Patricia Zebrowski, University of Iowa assistant professor of speech pathology and audiology, notes, "The body of data that resulted from Johnson's work on children who stutter and their parents is still the largest collection of scientific information on the subject of stuttering onset. Although new work has determined that children who stutter are doing something different in their speech production than non-stutterers, Johnson was the first to talk about the importance of a stutterer's thoughts, attitudes, beliefs, and feelings. We still don't know what causes stuttering, but the 'Iowa' way of approaching study and treatment is still heavily influenced by Johnson, but with an added emphasis on speech production."

===Publications===

In 1930 Johnson published the book Because I Stutter, based on his master's thesis, which describes his struggles with stuttering from an autobiographical perspective.

The stutterer, if I may speak for him as a type, does not want pity any more than he wants contempt, but he does want the understanding which the normal respect of one human being for another makes possible. He is a human being, trying to make a stutterer's adaptation to a world of glib speakers.

Johnson's book People in Quandaries: The Semantics of Personal Adjustment (1946; still in print from the Institute of General Semantics) is an introduction to general semantics applied to psychotherapy. In 1956 his Your Most Enchanted Listener was published; in 1972, his Living With Change: The Semantics of Coping, a collection of selected portions of transcriptions of hundreds of his talks, organized by Dorothy Moeller, provided further general semantic insights. He also published many articles in his lifetime, in journals, including ETC: A Review of General Semantics. [1] Neil Postman acknowledges the influence of People in Quandaries in his own general semantics book Crazy Talk, Stupid Talk (1976, Delacorte, New York)

===Monster Study===

Wendell Johnson developed a study with the hopes of gathering a better understanding into the depths of stuttering. During the fall of 1938, Wendell Johnson recruited Mary Tudor, one of his clinical psychology graduate students. His goal was to see if telling a non-stuttering child that they stuttered would cause stuttering, and if telling a stuttering child they did not stutter would cure them.
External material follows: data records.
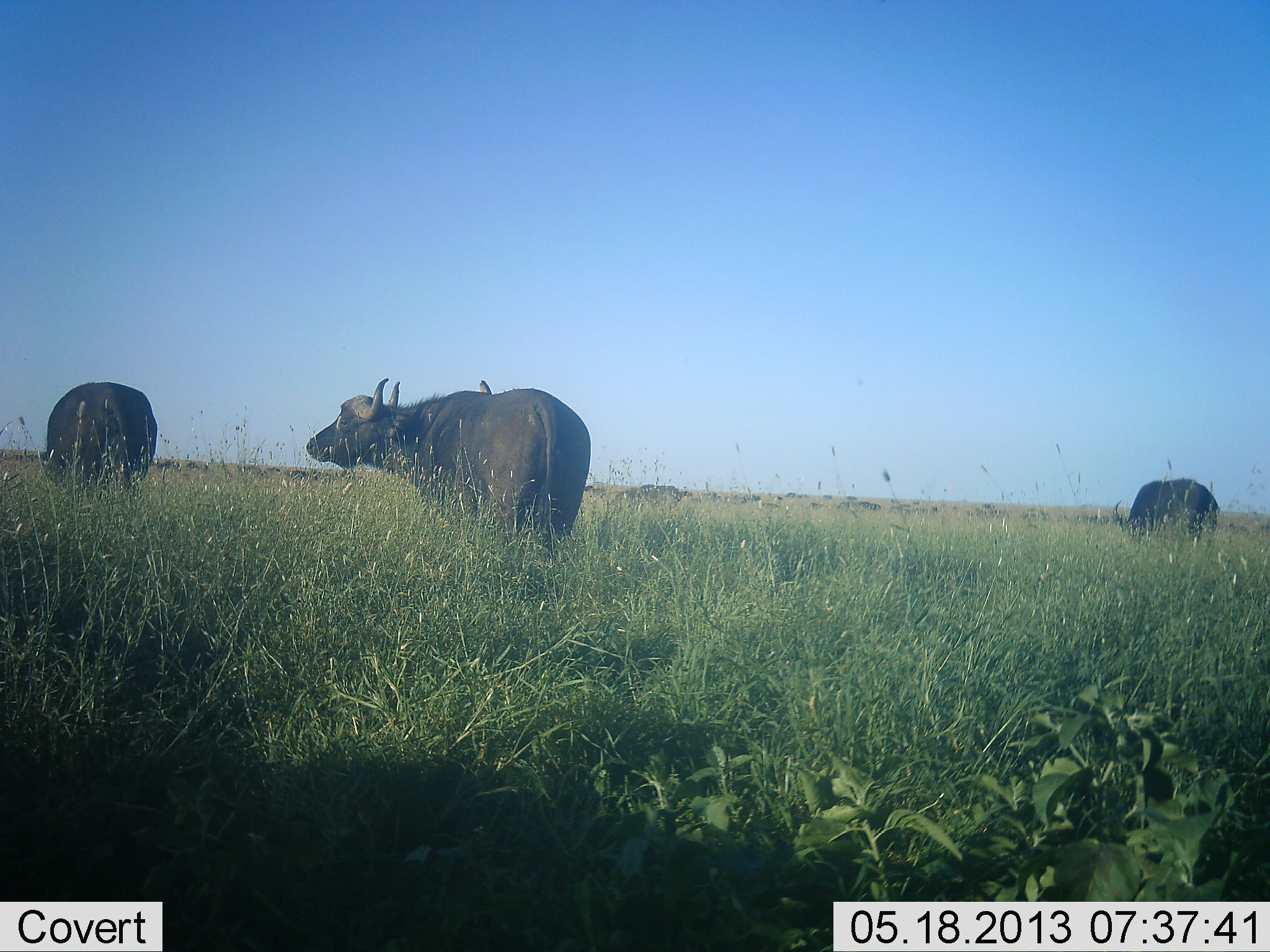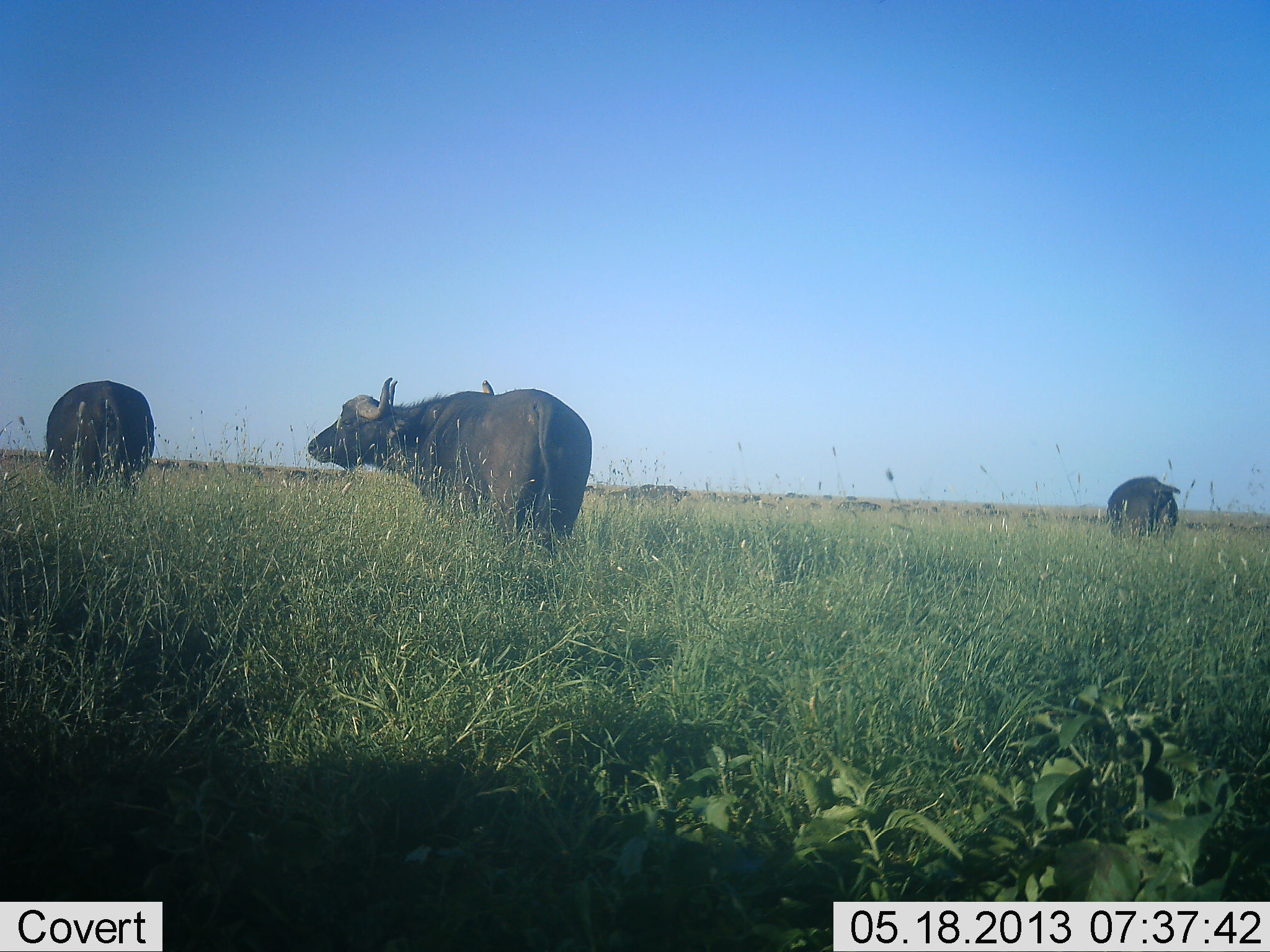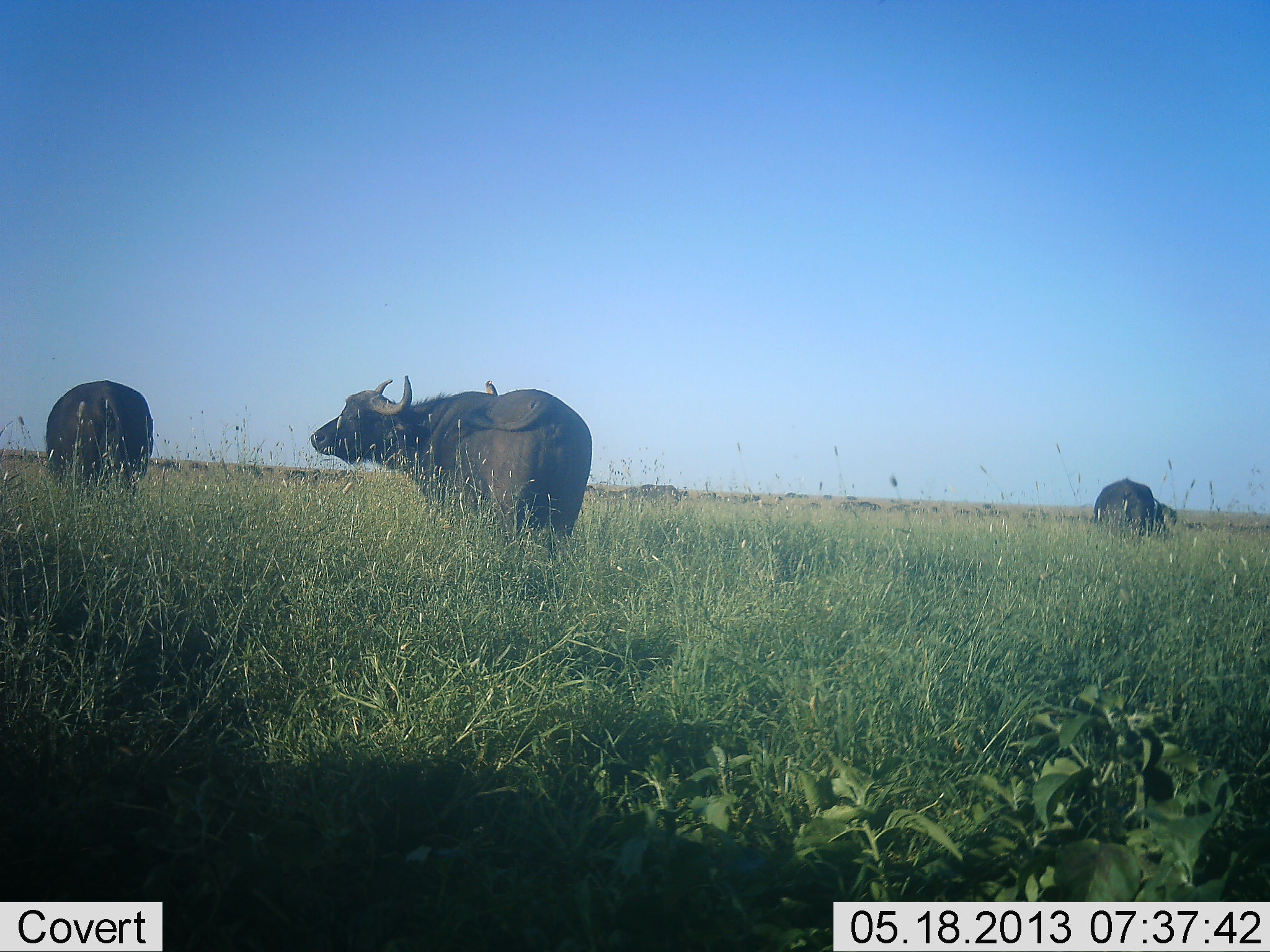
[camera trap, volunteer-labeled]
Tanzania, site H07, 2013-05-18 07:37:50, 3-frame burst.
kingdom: Animalia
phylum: Chordata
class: Mammalia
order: Artiodactyla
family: Bovidae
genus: Syncerus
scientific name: Syncerus caffer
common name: cape buffalo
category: buffalo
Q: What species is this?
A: Buffalo (cape buffalo) (Syncerus caffer).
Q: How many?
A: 3.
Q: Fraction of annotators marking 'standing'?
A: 65%.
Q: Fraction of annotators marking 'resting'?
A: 0%.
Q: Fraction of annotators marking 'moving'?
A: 40%.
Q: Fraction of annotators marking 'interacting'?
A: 0%.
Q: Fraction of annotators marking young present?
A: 0%.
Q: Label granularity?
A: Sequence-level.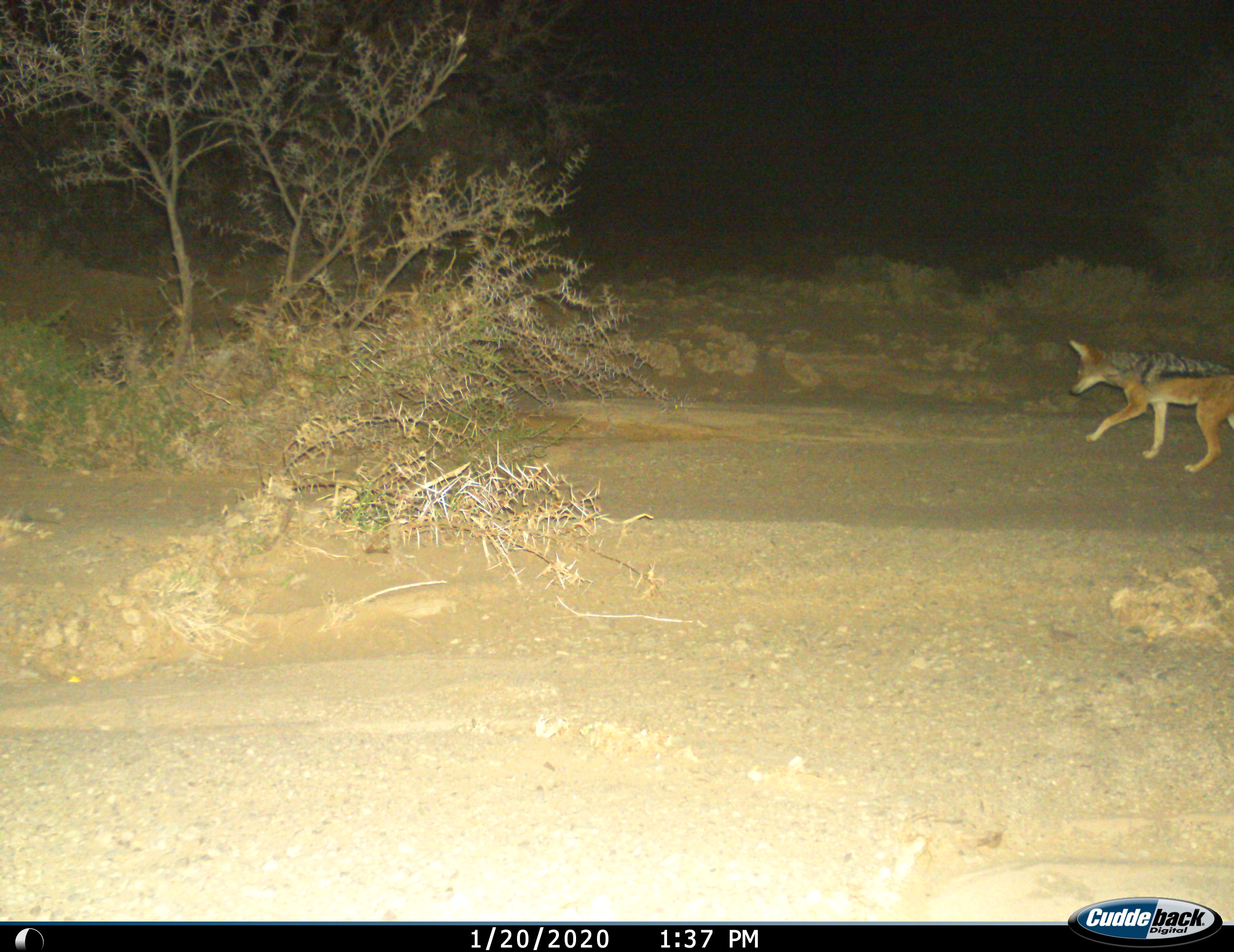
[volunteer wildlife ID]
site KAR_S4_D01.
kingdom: Animalia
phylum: Chordata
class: Mammalia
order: Carnivora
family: Canidae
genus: Lupulella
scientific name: Lupulella mesomelas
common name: black-backed jackal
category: jackalblackbacked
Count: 1.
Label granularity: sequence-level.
One of the issues that arose from this study was the use of children without the use of informed consent.

==Personal life==
At age 20, Wendell Johnson began his studies at the University of Iowa in 1926. He won honors in English and Journalism before switching to Psychology. He went on to earn his PhD in Clinical Psychology and Speech Pathology in 1931.

Johnson met his wife, Edna Amanda Bockwoldt, at the University of Iowa and they married May 31, 1929 in Galva, Iowa. They had 2 children.

In 1936, Johnson had to be rushed to the hospital for an appendicitis at age 30. It was at this time he read the book Science and Sanity and learned about general semantics for the first time.

His son, Nicholas Johnson, served on the Federal Communications Commission from 1966 to 1973.

In 1965, the year of Wendell Johnson's death, he was in the process of writing the Encyclopædia Britannica entry on “Speech Disorders”, defending both his work and his study when he had a heart attack. Although not fully completed, his 4,000 word essay was still published. He died at 59.